Work required:
The expected output is the full data, repeated exactly, without pictures.

Dataset section:
----------
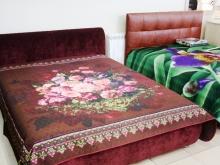 Различные интерьерные кровати с мягким изголовьем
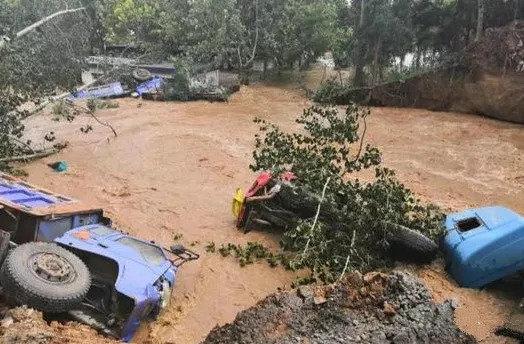 洪灾当前:寿光一村干部开卡车驶向洪水救了一万多人的性命!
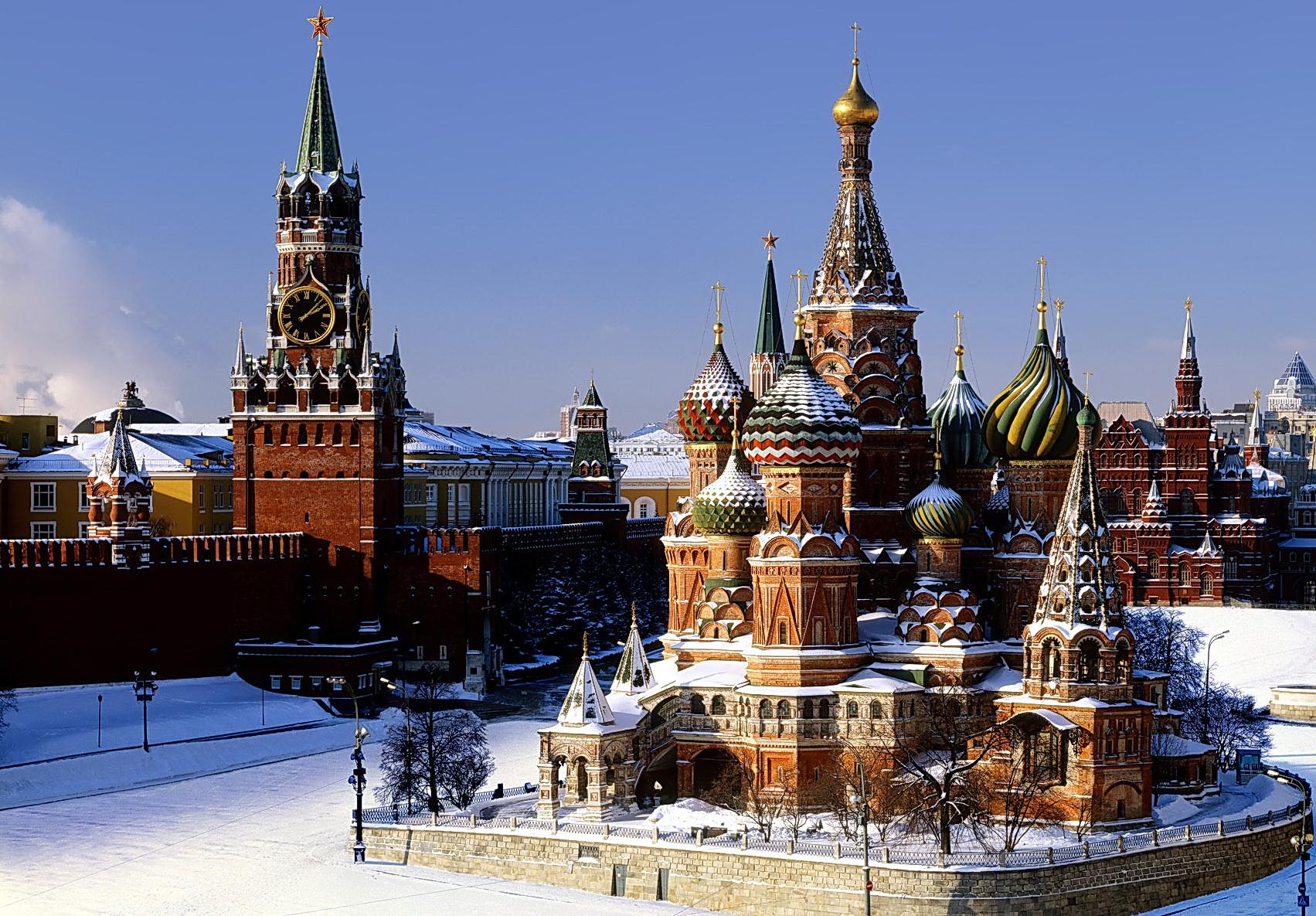 Işte moskova denilince akla ilk gelen yapılar ve meydanlar…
----------
Task response:
 Различные интерьерные кровати с мягким изголовьем
 洪灾当前:寿光一村干部开卡车驶向洪水救了一万多人的性命!
 Işte moskova denilince akla ilk gelen yapılar ve meydanlar…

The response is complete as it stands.